ValueError:
Kernel launch configuration was not specified. Use the syntax:
kernel_function[blockspergrid, threadsperblock](arg0, arg1, ..., argn)
See https://numba.pydata.org/numba-doc/latest/cuda/kernels.html#kernel-invocation for help.
I’ve read the document but I’m struggling to understand the change to the code I need to make.
I see this line
i, j = numba.cuda.grid(2)
Does this not meet the kernel launch configuration? I’m lacking a fundamental understanding.
I can edit the code to make it execute:
def smooth(x):
out = cupy.empty_like(x)
smooth_gpu[2, 32](x, out)
return out
However, I just picked those values for blockspergrid and threadssperblock. I don’t understand how they should be derived.

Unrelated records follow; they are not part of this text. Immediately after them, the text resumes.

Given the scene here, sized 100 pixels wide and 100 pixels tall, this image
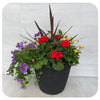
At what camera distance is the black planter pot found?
1257 millimetres

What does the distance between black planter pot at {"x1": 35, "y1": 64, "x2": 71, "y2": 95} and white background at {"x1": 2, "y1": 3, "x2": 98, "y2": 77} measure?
600 mm

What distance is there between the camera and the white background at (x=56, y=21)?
166 cm

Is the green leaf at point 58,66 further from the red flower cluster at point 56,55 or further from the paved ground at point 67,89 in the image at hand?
the paved ground at point 67,89

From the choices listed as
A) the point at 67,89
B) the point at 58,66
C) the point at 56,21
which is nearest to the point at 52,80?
the point at 58,66

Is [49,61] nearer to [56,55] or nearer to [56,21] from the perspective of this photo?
[56,55]

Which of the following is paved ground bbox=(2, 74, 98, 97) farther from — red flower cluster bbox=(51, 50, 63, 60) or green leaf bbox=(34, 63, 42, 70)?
red flower cluster bbox=(51, 50, 63, 60)

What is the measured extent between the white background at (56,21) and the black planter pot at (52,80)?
60 cm

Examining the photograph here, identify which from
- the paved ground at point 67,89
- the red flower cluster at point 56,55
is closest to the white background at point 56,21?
the paved ground at point 67,89

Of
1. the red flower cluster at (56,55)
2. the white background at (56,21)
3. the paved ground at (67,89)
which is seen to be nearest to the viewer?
the red flower cluster at (56,55)

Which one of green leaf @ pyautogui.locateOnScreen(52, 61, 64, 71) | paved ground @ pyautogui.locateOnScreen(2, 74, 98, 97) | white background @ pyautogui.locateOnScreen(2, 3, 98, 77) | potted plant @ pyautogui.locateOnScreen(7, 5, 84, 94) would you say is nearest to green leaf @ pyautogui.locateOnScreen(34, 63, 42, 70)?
potted plant @ pyautogui.locateOnScreen(7, 5, 84, 94)

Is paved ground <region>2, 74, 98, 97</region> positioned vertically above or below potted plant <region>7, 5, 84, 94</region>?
below

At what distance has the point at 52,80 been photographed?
50.5 inches

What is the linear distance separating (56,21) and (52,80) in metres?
0.80

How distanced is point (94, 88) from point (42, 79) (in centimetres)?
65
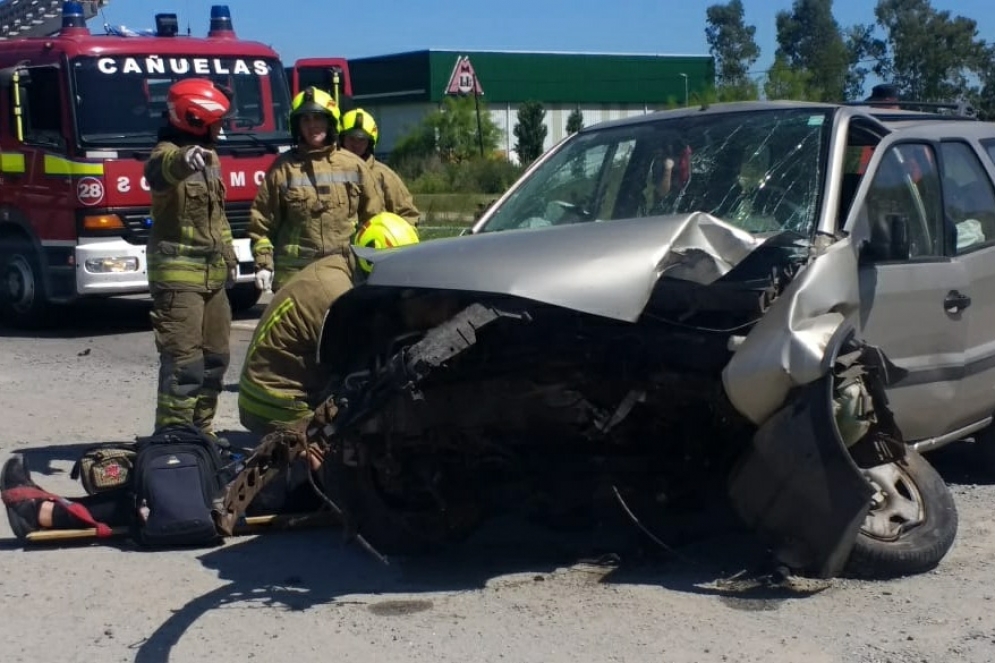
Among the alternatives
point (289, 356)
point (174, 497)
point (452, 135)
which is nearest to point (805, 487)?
point (289, 356)

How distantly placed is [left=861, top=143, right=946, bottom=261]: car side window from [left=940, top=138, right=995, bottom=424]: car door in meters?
0.09

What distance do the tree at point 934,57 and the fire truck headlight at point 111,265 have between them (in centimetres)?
2120

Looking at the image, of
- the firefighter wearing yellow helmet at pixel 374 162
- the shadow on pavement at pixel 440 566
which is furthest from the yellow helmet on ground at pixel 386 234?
the firefighter wearing yellow helmet at pixel 374 162

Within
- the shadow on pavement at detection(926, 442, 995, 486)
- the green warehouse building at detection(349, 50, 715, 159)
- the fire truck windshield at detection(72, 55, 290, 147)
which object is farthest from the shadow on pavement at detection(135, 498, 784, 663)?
the green warehouse building at detection(349, 50, 715, 159)

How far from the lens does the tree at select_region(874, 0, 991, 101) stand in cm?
3228

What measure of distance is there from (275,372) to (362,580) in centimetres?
96

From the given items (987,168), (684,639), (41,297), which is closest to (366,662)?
(684,639)

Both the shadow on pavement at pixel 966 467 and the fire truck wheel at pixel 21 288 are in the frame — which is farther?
the fire truck wheel at pixel 21 288

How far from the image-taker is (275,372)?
5.66 metres

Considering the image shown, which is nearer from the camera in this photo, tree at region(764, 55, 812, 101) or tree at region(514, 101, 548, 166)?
tree at region(764, 55, 812, 101)

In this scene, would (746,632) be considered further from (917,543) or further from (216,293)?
(216,293)

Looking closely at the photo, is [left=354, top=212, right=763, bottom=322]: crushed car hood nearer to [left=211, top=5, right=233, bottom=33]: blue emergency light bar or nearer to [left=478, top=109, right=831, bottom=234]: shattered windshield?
[left=478, top=109, right=831, bottom=234]: shattered windshield

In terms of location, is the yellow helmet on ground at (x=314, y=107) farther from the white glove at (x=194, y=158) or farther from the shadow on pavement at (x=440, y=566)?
the shadow on pavement at (x=440, y=566)

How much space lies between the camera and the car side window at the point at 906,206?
17.9ft
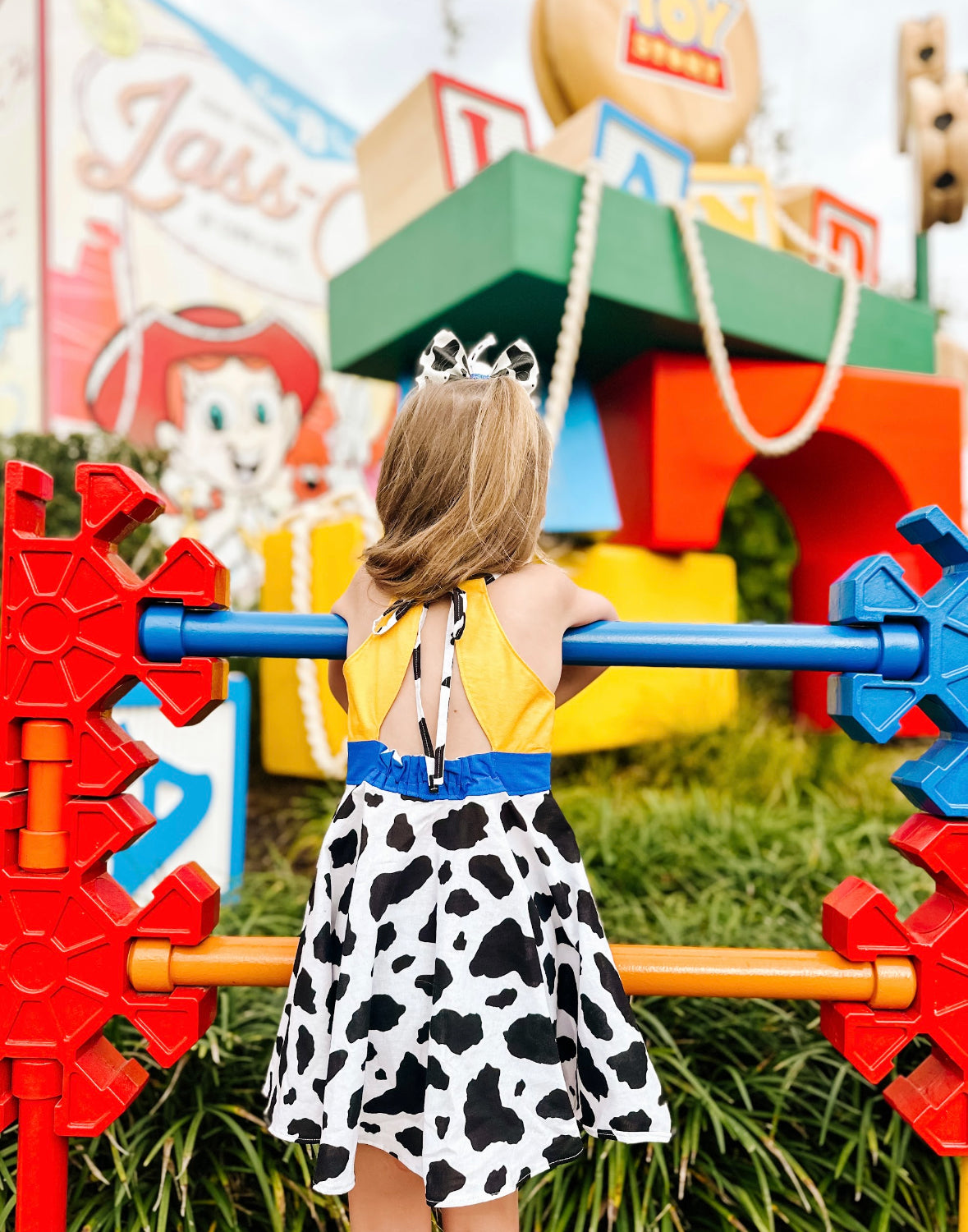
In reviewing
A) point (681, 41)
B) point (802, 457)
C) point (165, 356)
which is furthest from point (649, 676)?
point (165, 356)

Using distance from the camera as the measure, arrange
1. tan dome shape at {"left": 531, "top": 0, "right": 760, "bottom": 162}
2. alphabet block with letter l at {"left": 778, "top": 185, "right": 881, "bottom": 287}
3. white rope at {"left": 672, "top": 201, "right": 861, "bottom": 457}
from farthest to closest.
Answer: alphabet block with letter l at {"left": 778, "top": 185, "right": 881, "bottom": 287} → tan dome shape at {"left": 531, "top": 0, "right": 760, "bottom": 162} → white rope at {"left": 672, "top": 201, "right": 861, "bottom": 457}

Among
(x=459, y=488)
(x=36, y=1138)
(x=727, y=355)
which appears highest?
(x=727, y=355)

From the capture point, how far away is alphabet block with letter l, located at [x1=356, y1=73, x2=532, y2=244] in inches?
128

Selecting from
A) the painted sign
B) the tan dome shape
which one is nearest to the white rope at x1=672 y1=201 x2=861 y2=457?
the tan dome shape

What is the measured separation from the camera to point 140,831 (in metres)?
1.20

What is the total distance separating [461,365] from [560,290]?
6.36 ft

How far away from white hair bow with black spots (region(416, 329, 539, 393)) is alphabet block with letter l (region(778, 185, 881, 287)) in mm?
3445

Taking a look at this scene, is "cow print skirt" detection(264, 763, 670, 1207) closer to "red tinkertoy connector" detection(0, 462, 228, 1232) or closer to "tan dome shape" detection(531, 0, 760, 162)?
"red tinkertoy connector" detection(0, 462, 228, 1232)

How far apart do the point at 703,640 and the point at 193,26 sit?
26.4 ft

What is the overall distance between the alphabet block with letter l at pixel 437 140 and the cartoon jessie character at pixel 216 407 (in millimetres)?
3259

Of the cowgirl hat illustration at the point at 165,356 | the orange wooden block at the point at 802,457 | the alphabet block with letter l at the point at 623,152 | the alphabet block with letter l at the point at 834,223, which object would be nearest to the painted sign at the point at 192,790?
the orange wooden block at the point at 802,457

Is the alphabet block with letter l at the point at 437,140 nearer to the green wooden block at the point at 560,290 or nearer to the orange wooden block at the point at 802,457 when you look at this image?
the green wooden block at the point at 560,290

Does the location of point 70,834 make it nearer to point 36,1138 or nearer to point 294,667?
point 36,1138

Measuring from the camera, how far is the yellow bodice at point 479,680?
1.13 metres
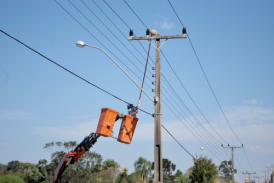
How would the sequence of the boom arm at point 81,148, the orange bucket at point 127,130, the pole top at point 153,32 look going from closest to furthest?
the orange bucket at point 127,130 → the pole top at point 153,32 → the boom arm at point 81,148

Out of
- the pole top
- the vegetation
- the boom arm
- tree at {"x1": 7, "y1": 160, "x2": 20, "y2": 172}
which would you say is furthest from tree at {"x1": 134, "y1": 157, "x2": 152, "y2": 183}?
tree at {"x1": 7, "y1": 160, "x2": 20, "y2": 172}

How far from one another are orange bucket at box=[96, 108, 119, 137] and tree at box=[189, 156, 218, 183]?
36.3 metres

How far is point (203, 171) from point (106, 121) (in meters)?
36.7

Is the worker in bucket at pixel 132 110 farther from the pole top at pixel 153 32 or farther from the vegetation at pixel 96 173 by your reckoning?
the vegetation at pixel 96 173

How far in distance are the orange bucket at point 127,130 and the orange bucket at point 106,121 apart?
31.7 inches

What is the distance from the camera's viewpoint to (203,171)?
167ft

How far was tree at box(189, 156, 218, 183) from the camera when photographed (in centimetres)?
5081

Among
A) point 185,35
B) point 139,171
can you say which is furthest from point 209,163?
point 185,35

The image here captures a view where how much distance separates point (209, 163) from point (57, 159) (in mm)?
34715

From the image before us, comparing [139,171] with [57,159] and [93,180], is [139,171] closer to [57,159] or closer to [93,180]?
[93,180]

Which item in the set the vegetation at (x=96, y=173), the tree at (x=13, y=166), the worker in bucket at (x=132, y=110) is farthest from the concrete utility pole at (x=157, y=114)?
the tree at (x=13, y=166)

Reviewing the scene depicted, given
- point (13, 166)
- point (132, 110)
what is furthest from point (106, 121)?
point (13, 166)

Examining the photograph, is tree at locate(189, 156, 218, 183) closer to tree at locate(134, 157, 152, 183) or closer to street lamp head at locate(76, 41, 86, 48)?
tree at locate(134, 157, 152, 183)

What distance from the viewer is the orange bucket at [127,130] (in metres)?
17.7
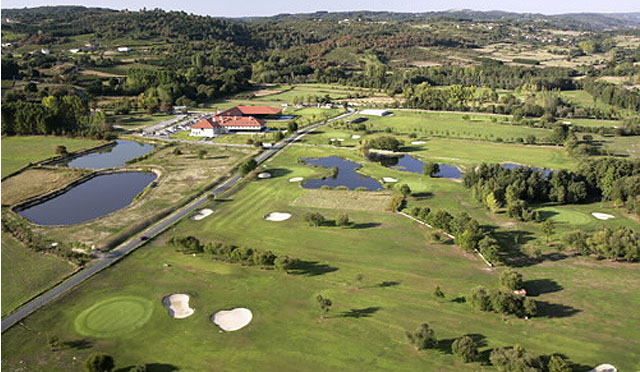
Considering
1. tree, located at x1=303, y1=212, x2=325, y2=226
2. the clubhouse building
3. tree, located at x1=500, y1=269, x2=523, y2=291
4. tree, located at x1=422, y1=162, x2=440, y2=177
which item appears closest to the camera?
tree, located at x1=500, y1=269, x2=523, y2=291

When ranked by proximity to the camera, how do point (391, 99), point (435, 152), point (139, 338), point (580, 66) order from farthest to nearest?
1. point (580, 66)
2. point (391, 99)
3. point (435, 152)
4. point (139, 338)

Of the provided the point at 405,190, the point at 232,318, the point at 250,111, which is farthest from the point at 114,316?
the point at 250,111

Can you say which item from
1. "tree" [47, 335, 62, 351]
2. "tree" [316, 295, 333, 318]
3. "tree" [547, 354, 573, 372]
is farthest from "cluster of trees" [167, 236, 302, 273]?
"tree" [547, 354, 573, 372]

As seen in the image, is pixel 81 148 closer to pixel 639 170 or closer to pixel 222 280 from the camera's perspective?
pixel 222 280

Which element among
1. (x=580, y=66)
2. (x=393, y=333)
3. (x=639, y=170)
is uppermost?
(x=580, y=66)

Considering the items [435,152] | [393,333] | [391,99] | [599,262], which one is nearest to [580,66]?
[391,99]

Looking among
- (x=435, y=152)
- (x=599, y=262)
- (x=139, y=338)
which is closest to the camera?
(x=139, y=338)

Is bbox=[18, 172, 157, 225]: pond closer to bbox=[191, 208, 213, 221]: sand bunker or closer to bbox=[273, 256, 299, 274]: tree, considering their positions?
bbox=[191, 208, 213, 221]: sand bunker

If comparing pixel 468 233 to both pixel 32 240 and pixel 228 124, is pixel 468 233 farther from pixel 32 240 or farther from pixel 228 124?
pixel 228 124
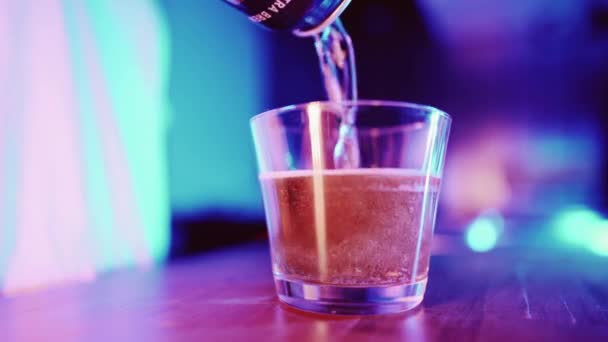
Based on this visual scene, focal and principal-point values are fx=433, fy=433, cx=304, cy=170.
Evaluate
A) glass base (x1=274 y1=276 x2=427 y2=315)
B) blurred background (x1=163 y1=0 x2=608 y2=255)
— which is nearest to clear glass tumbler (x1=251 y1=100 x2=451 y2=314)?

In short, the error message is clear “kernel_function[blockspergrid, threadsperblock]”, but I’m just not sure what values I should be providing and why i, j = numba.cuda.grid(2) is insufficient.
is what gave the kernel launch configuration. The choice of values - the number of blocks (2 in your example) and the number of threads in each block (32 in your example) is a bit of a complicated topic, but roughly:
You want to have a multiple of 32 threads in a block (32 threads work together as a warp), and you need to have enough that there are several warps per block so they can be swapped out when they block on a memory access to another warp that can continue using execution units. So generally I pick a value like 256 as a starting point.
You need to have enough blocks so that the grid covers all your input / output data (because you index into the data using cuda.grid() generally). The number of blocks also ought to be more than 2 times the number of streaming multiprocessors (SMs) on your device. You can launch a lot of blocks, but if you have really large input data it can be better to limit the number of blocks you launch, and have a loop in the kernel to ensure all input is handled - see the add_kernel in this notebook for an example of how to use a strided loop to do this.
Table 15 in the Compute Capabilities section of the CUDA programming guide gives the limits for various configuration parameters, like the size of the grid and thread blocks for different devices.